• Lavoro richiesto: Riprendi il testo sull'architettura fortificata contemporanea e proseguilo a partire dall'ultima frase riportata.

• Segmento di testo:
ARCHITETTURA FORTIFICATA CONTEMPORANEA ED AMBIENTE.

OSSERVAZIONI SUI MATERIALI E SUL CONCETTO DI MASCHERAMENTO.

 

L’architettura militare non può essere ridotta al solo capitolo della fortificazione. Tuttavia, nel corso del XX secolo tale applicazione si è rivelata, di fronte all’aumentata potenza dei mezzi di distruzione, un ottimo deterrente psicologico ed una necessità per gli strateghi. La prima guerra mondiale decretò in Europa la sconfitta del concetto di una opera fortificata isolata, imponente e dotata di artiglierie sotto cupola d’acciaio. Infatti nuovi mezzi d’artiglieria appositamente concepiti fecero a pezzi queste imponenti “corazzate statiche”, vere e proprie “batterie blindate” più che linee continue di fuoco. Citiamo il caso del Forte Montecchio Nord di Colico (Lecco). La struttura, costruita nel 1914 secondo criteri di fatto superati, venne ritenuta pericolosamente esposta a tiri dei mortai d’assedio nemici ai quali, essendo dotata di cannoni da 149 millimetri a tiro teso, non avrebbe potuto efficacemente rispondere. Una sorte tremenda aveva poco prima segnato la fine dei similari impianti nordeuropei e italiani, smantellati dagli obici nemici. Nel 1914-18 si visse appieno e a caro prezzo tutta l’efficacia di linee fortificate continue per armi automatiche e fucilieri. Era questa una fortificazione campale, basata cioè su modesti scavi in terra di trincee, piazzole ecc., successivamente resi più resistenti con lavori in calcestruzzo armato o in caverna. Secondo questi nuovi criteri si costruì, ad esempio, la Occupazione Avanzata Frontiera Nord, meglio conosciuta come “Linea Cadorna”. Questa era caratterizzata da consistenti fasce di reticolato, estesi trinceramenti in scavo, postazioni per mitragliatrici e cannoni in caverna, calcestruzzo o allo scoperto. Le umili trincee che permisero ai francesi di arrestare l’invasore tedesco accesero negli anni ’30 una “mania” per le linee fortificate profonde e continue. Oltre alla celeberrima Linea Maginot francese sorsero in questo decennio sistemi fortificati in Germania (Westwall e Ostwall), Finlandia (Linea Mannerheim), Polonia, Belgio, Olanda, Cecoslovacchia, Svizzera, Jugoslavia, Grecia (Linea Metaxas) e Russia (Linea Stalin). In Italia sorse il Vallo Alpino (del Littorio) la cui edificazione, intrapresa in casi isolati già alla fine degli anni ’20, continuò sino a guerra inoltrata. Sempre durante la guerra sorsero sistemi fortificati costieri in Sicilia, Sardegna, Calabria e Puglia, mentre lavori di minore entità vennero condotti dalla Toscana alla Liguria ed in Corsica.

• Dati raccolti:
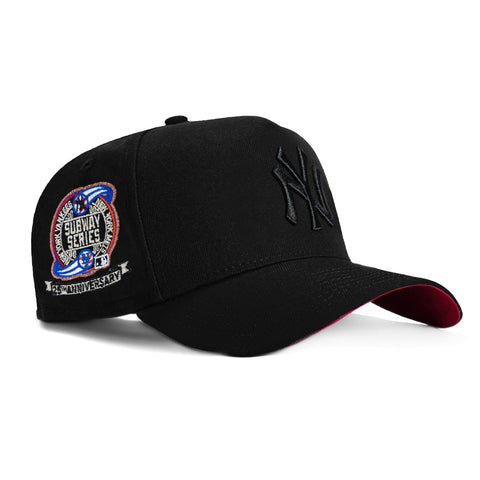 AF940 RED UV YANKEES SUBWAY 25TH BLK/BLK/BLK New Era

• Spazio risposta:
In questo studio concentriamo l’attenzione sulle caratteristiche costruttive delle opere ed in particolare sul concetto di mascheramento, che segna il trionfo – per ovvie necessità tattiche – di un costruito estremamente rispettoso dell’ambiente circostante. Con lo scopo di meglio illustrare questo concetto forniremo una serie di immagini.

 

ORGANIZZAZIONE DIFENSIVA

Senza la pretesa di scendere eccessivamente nel dettaglio per quanto concerne la “filosofia” di un sistema difensivo, è tuttavia opportuno definire in apertura alcuni concetti teorici.

La fortificazione si definisce campale, semipermanente o permanente a seconda dei materiali impiegati per la realizzazione, del tempo e dei macchinari necessari alla realizzazione. Una trincea in scavo è opera campale, mentre un bunker in calcestruzzo o cemento armato è opera permanente. I lavori di fortificazione hanno il principale scopo di predisporre il terreno al fine di aumentare la propria capacità d’offesa e diminuire quella dell’avversario. Una posizione difensiva può essere studiata e determinata sin dal tempo di pace, altrimenti assunta da un esercito nel corso delle operazioni, al fine di ritardare la progressione nemica o economizzare le forze in un settore permettendo così azioni offensive in altre zone del fronte. Una volta occupata la posizione prescelta, essa viene organizzata in settori. Una posizione difensiva è complessivamente costituita da: una posizione di resistenza, una zona di schieramento retrostante ed una zona di sicurezza antistante alla linea di resistenza. In alcuni casi, come ad esempio in un teatro di operazioni di montagna, possono essere costituite più posizioni difensive. Nel Vallo Alpino Littorio vennero studiate di norma tre linee difensive scaglionate in profondità, rinforzate in alcuni settori da ulteriori bretelle o raddoppi.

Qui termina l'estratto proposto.